崩壊した建物の瓦礫が玉に落ちそうになるたびに、その玉から無数の手が伸びて、それらを玉へと取り込んでいく。
「干渉出来ない。干渉させない。卑怯な絶対神。必ずこの手で駆逐してやる。いいえ、あなたの手で、そうね。加護ごと取り込んでやるのも良い。私が行く。場所を示せ下僕」
「はっ……全ては我が主の御心のままに……」
ピュロスは激しい動悸を感じつつも、崩壊した建物の一部に向けて突撃する。
常飛車のピュロス……それは過去に存在したゲンドールの生物である。
今となっては彼以外存在しないその生物は、あらゆる結界を貫通し、瞬時に彼の体の一部を置いた場所へ出現することが出来る能力を持つ。そんな彼の体の一部は、既に常闇のカイナ幹部に持たせ終わっているのだ。
また、常闇のカイナ随一の戦闘能力を保有し、シラ不在時の指揮権全てを担って。
しかし、彼は困惑していた。
あの玉を得てからというもの、日に日に衰弱していると感じられる王に。
あの玉は一体何なのか。
何処から手に入れたのか。
なぜ自分さえも分からないのか。
不安が頭を過る中、ただ、王に忠誠を誓い続けるピュロス。
瓦礫の壁に自らを埋めると、その奥には彼が最も苦手とする常角が見えていた。
「王を連れてそちらへ行く。急ぎ支度しろ」
「このアクソニスにあなたが命令するおつもりですか?」
「……ならばいい。俺がやる」
「いえ。今日は気分が良い。からかっただけですよ」
そう告げると、直ぐに動き出す、常闇のカイナ幹部、常角のアクソニス。
暫くして、常飛車が体当たりをした場所から一本の手が伸びる。
「シラ様、お久しぶりでございます」
「……あんたも誰よ。何で食べられないの」
「……これはこれは。失礼しました。

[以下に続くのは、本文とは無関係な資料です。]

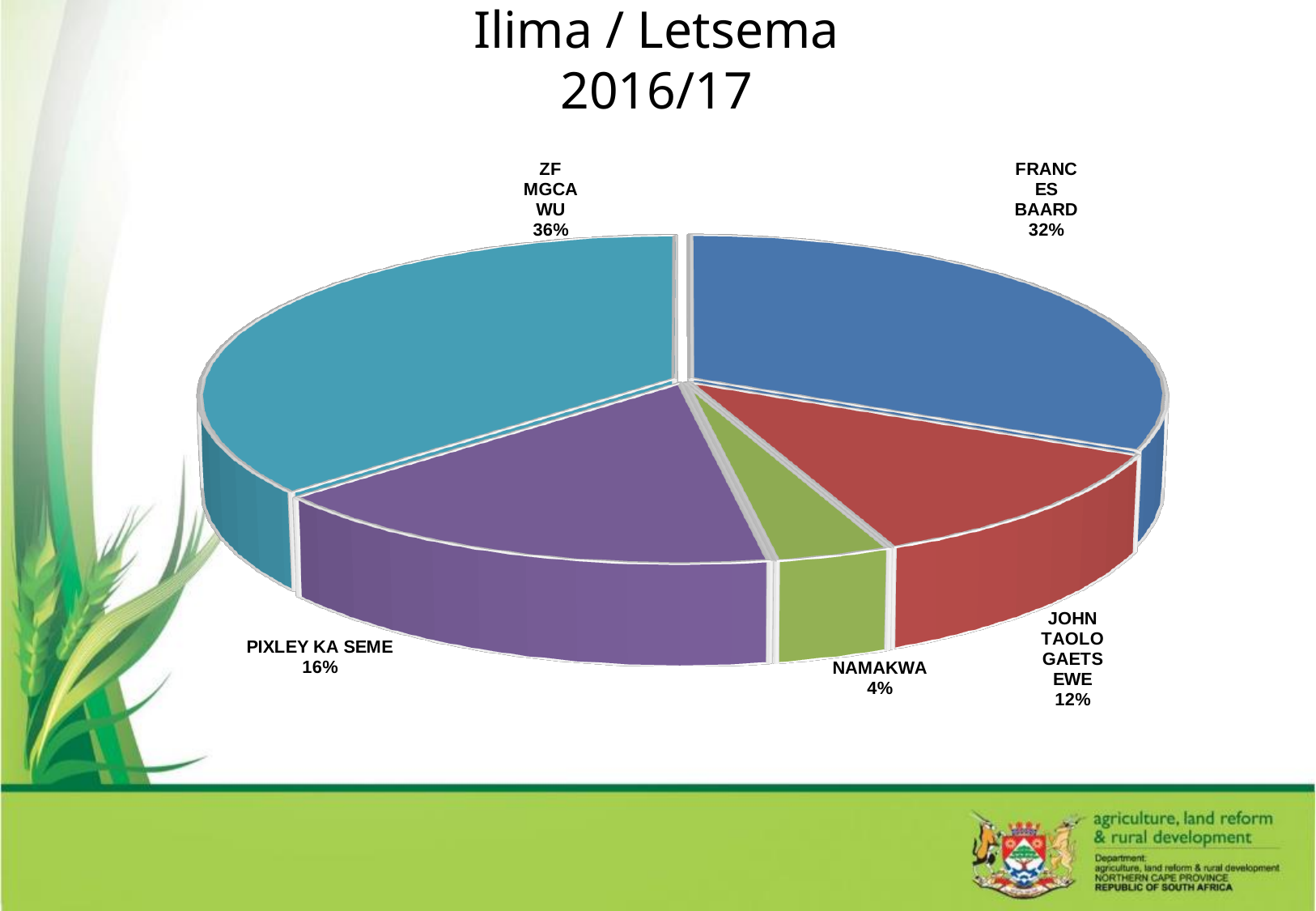
Which is larger, Pixley Ka Seme or John Taolo Gaetsewe? Pixley Ka Seme Which district has the smallest slice of the pie? Namakwa How many districts are shown in the pie chart? 5 What is the title of the chart? Ilima / Letsema 2016/17 What kind of chart is shown on the slide? Pie chart What is the value for John Taolo Gaetsewe? 12% What share does Pixley Ka Seme hold? 16% Which district has the largest slice of the pie? ZF Mgcawu What share of the pie does ZF Mgcawu hold? 36% What is the difference in percentage points between ZF Mgcawu and Frances Baard? 4 What percentage is shown for Namakwa? 4% What is the value shown for Frances Baard? 32%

ふふふ、常角のアクソニスですよ」
開いた道を通ったその先は、何かの建物の中だった。
美しいテーブルや椅子などが用意されていたが、シラはその一角を吹き飛ばして、暗い暗い闇へと変えてしまう。
そして再び座り込み、我が子を愛でるように、抱えていた玉にしがみついた。
「早く、もっと早く、もっともっと早く……」
初めて登場しました。
常闇のカイナの王、シラ。
抱えている玉は一体?
彼女たちは何処に?
気になることが多すぎる作者です。
自分の脳内ビジョンには、まだ完全にどうなってるのか映ってない……。